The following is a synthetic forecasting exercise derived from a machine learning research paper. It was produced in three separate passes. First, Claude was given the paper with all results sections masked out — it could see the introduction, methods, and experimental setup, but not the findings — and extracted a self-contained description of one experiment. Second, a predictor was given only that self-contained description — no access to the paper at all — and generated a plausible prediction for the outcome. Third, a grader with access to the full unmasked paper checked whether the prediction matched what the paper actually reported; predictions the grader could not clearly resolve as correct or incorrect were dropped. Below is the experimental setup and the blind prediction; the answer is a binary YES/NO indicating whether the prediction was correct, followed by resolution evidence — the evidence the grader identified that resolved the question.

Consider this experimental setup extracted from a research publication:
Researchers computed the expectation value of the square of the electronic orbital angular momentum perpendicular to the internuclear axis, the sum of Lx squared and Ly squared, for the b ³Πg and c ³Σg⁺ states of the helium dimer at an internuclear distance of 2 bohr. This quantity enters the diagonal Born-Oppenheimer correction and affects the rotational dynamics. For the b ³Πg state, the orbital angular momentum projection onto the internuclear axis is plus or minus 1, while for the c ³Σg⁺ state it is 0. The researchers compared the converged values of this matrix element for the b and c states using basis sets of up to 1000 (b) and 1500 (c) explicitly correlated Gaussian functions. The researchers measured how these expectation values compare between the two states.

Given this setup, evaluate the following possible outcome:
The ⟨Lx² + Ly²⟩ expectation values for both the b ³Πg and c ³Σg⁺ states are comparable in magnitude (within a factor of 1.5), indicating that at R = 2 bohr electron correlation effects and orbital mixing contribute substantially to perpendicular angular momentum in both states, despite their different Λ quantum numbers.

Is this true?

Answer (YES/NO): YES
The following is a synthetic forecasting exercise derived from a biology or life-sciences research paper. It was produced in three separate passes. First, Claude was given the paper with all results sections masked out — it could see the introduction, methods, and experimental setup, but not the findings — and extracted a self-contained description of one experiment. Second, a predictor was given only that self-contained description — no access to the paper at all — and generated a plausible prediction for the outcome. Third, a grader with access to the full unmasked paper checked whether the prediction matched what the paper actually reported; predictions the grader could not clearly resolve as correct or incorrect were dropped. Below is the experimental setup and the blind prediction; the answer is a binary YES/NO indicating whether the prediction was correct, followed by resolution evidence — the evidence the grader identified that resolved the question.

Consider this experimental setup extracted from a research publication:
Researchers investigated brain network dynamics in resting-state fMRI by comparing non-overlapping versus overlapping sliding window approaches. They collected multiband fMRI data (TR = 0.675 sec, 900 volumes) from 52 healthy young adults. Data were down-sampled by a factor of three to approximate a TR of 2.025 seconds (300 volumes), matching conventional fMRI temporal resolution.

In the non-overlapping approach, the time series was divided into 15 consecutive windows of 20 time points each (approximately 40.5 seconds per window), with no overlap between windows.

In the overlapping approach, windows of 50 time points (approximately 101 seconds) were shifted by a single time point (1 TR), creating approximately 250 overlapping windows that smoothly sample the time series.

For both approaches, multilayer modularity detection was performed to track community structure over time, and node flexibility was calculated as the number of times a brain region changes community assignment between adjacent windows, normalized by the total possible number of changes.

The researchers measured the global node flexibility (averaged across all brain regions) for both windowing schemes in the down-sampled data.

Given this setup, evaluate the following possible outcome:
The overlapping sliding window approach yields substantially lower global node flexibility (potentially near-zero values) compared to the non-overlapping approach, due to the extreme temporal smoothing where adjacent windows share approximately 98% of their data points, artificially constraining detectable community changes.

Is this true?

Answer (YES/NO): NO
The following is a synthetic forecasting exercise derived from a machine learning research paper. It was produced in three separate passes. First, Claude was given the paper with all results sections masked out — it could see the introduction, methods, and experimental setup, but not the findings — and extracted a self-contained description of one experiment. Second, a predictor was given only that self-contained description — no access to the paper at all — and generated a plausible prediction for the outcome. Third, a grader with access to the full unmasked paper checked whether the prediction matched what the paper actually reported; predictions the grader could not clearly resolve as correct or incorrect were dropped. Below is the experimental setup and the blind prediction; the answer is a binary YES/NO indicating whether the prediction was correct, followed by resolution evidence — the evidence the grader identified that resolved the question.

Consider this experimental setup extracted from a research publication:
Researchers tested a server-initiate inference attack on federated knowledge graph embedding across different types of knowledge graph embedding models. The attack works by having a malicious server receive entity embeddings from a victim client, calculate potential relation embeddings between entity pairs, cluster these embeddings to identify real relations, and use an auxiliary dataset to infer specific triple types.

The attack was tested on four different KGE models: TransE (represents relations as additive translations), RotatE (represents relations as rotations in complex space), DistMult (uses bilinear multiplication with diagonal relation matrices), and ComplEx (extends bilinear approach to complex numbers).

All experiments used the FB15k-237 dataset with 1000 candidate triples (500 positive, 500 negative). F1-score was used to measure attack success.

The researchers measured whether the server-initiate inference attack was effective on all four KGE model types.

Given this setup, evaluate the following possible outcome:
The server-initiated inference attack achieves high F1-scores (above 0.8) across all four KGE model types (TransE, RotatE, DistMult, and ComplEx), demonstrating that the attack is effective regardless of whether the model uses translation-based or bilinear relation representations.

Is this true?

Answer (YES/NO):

* * *

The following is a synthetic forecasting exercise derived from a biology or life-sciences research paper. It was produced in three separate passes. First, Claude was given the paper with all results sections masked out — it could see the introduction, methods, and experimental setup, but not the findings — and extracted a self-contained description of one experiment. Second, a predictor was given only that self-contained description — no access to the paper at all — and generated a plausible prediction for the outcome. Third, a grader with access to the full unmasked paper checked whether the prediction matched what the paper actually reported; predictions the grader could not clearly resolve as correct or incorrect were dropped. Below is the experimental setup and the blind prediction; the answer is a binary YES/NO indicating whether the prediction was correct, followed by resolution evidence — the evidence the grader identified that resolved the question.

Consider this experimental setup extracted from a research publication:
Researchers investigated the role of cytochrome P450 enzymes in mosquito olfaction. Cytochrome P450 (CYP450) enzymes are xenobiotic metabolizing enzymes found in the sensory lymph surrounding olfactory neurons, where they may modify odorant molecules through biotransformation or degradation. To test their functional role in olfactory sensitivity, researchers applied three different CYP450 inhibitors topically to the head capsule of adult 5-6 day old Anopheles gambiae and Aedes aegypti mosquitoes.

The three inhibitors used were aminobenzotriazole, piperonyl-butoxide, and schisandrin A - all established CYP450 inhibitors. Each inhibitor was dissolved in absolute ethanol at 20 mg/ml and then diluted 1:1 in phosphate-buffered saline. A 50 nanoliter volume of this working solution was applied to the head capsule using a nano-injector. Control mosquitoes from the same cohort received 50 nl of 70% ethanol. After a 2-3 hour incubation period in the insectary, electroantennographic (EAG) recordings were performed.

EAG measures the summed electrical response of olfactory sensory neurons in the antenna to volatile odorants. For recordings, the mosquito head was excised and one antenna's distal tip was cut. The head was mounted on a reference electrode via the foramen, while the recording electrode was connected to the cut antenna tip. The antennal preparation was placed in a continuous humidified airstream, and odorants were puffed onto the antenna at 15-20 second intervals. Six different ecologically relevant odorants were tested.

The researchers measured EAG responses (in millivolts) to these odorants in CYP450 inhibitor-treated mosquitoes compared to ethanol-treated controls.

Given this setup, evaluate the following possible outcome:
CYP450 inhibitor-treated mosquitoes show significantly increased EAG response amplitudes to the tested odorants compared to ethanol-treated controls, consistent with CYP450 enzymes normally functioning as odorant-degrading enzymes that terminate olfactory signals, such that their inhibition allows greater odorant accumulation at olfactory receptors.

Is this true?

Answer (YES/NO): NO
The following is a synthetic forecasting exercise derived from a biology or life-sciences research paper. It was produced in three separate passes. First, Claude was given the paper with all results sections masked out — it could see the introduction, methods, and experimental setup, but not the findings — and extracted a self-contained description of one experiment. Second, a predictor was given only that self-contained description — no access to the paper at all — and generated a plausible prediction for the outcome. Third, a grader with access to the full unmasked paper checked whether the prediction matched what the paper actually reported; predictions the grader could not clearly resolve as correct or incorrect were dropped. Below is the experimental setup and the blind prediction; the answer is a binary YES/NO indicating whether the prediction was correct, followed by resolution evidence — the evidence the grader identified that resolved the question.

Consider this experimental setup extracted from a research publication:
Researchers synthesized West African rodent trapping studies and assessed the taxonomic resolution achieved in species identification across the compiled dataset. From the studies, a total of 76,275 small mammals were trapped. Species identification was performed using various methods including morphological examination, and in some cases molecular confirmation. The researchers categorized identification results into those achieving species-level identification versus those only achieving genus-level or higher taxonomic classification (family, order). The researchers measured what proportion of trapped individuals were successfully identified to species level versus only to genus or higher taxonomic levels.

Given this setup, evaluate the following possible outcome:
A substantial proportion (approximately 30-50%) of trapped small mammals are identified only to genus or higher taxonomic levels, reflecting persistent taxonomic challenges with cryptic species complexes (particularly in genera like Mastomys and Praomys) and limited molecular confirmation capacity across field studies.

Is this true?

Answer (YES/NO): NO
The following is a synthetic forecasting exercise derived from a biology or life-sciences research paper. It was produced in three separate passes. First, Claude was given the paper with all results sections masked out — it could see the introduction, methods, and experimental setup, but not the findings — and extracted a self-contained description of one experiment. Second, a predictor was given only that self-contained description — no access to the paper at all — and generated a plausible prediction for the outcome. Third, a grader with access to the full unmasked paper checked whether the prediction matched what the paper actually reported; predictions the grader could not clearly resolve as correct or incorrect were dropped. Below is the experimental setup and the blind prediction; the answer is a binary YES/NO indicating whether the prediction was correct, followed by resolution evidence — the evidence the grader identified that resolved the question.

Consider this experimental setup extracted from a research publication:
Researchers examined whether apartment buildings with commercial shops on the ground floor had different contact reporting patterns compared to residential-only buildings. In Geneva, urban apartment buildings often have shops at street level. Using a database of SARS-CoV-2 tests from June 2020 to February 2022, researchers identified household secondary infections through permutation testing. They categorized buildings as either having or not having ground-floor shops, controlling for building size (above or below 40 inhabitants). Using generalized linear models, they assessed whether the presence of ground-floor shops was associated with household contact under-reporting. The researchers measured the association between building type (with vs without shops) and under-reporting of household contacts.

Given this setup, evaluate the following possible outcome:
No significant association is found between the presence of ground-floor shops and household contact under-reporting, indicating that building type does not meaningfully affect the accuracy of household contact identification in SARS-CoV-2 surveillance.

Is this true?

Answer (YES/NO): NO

---

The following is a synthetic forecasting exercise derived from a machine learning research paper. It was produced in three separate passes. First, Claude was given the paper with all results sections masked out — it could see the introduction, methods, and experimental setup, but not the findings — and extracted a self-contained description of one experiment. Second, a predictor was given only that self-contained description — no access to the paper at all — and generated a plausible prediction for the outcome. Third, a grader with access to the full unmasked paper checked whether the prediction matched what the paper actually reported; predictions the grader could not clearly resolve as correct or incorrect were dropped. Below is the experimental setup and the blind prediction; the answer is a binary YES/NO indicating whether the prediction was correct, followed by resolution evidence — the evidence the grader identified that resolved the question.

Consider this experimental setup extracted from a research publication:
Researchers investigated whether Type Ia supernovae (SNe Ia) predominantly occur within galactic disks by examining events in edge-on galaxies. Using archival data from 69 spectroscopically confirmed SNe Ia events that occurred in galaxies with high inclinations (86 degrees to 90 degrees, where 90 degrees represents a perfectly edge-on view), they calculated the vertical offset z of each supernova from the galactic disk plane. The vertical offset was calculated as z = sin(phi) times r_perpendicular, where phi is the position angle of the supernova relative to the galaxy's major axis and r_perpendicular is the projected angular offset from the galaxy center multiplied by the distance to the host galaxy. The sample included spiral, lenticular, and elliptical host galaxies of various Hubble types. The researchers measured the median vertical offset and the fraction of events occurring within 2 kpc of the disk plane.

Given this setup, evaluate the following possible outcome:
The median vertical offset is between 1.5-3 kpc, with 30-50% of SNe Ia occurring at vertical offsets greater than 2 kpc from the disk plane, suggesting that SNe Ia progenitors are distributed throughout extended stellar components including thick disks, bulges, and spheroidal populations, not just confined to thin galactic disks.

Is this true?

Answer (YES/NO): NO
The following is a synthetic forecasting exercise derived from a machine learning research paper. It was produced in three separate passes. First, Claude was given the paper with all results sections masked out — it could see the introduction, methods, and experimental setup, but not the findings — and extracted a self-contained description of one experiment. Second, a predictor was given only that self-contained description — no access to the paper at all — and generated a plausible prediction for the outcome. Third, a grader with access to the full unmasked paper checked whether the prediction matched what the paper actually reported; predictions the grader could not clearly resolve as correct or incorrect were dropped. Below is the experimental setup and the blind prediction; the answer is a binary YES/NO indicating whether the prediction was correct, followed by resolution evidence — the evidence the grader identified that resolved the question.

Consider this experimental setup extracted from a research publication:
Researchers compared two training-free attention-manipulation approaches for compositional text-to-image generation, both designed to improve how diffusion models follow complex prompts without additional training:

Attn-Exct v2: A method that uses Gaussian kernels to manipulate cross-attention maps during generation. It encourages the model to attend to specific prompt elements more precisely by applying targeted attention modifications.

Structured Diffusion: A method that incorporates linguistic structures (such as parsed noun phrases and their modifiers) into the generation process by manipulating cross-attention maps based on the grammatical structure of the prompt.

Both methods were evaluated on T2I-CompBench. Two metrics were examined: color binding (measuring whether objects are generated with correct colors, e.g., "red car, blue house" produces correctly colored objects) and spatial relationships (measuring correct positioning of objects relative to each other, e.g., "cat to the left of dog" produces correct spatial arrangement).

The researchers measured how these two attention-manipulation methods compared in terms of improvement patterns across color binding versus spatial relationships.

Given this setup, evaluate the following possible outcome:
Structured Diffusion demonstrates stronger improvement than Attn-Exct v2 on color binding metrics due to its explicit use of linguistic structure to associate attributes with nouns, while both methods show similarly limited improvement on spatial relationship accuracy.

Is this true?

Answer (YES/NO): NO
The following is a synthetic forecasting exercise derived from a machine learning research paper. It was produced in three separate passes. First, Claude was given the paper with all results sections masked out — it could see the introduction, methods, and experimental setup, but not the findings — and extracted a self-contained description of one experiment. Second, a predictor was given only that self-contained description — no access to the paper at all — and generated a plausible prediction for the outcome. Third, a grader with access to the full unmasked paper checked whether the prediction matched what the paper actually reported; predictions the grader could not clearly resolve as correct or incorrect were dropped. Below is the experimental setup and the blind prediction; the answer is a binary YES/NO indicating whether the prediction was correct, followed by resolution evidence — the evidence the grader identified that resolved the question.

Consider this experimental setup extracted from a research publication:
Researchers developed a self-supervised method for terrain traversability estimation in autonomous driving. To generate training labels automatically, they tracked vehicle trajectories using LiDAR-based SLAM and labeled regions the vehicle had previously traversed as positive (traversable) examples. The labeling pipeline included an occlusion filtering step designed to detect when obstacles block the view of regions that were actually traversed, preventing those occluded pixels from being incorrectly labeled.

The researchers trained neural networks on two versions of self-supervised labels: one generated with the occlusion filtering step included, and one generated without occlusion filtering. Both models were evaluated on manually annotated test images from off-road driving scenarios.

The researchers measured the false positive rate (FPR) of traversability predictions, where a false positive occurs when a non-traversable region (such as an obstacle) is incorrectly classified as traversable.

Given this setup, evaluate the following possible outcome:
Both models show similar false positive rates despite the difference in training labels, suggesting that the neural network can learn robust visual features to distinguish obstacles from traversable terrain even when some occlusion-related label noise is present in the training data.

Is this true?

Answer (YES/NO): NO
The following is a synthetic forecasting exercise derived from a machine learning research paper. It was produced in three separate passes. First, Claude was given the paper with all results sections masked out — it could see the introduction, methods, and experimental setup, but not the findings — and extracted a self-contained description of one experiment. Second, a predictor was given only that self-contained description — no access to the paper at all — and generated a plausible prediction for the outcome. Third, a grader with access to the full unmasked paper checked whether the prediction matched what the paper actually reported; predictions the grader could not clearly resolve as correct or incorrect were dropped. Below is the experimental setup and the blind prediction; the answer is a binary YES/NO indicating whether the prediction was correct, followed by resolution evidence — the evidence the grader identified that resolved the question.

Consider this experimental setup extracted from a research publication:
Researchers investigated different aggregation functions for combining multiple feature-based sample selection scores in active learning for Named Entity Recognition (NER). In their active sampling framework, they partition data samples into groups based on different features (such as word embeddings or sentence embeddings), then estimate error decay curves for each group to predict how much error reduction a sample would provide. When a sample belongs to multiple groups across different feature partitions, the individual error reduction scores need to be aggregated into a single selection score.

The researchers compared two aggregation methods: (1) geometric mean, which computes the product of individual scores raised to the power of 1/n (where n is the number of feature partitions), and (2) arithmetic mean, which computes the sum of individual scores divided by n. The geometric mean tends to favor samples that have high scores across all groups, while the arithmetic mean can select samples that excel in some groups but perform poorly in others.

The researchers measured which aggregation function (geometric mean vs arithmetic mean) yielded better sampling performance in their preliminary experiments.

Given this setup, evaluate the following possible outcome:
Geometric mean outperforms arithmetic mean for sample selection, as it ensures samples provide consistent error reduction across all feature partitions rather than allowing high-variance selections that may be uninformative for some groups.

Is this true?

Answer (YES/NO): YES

Problem statement:
Take exactly the lines from the one containing "Attn-Exct v2: A" through the one containing "Structured Diffusion: A" in the data above, and output them with nothing added.

Result of the exercise:
Attn-Exct v2: A method that uses Gaussian kernels to manipulate cross-attention maps during generation. It encourages the model to attend to specific prompt elements more precisely by applying targeted attention modifications.

Structured Diffusion: A method that incorporates linguistic structures (such as parsed noun phrases and their modifiers) into the generation process by manipulating cross-attention maps based on the grammatical structure of the prompt.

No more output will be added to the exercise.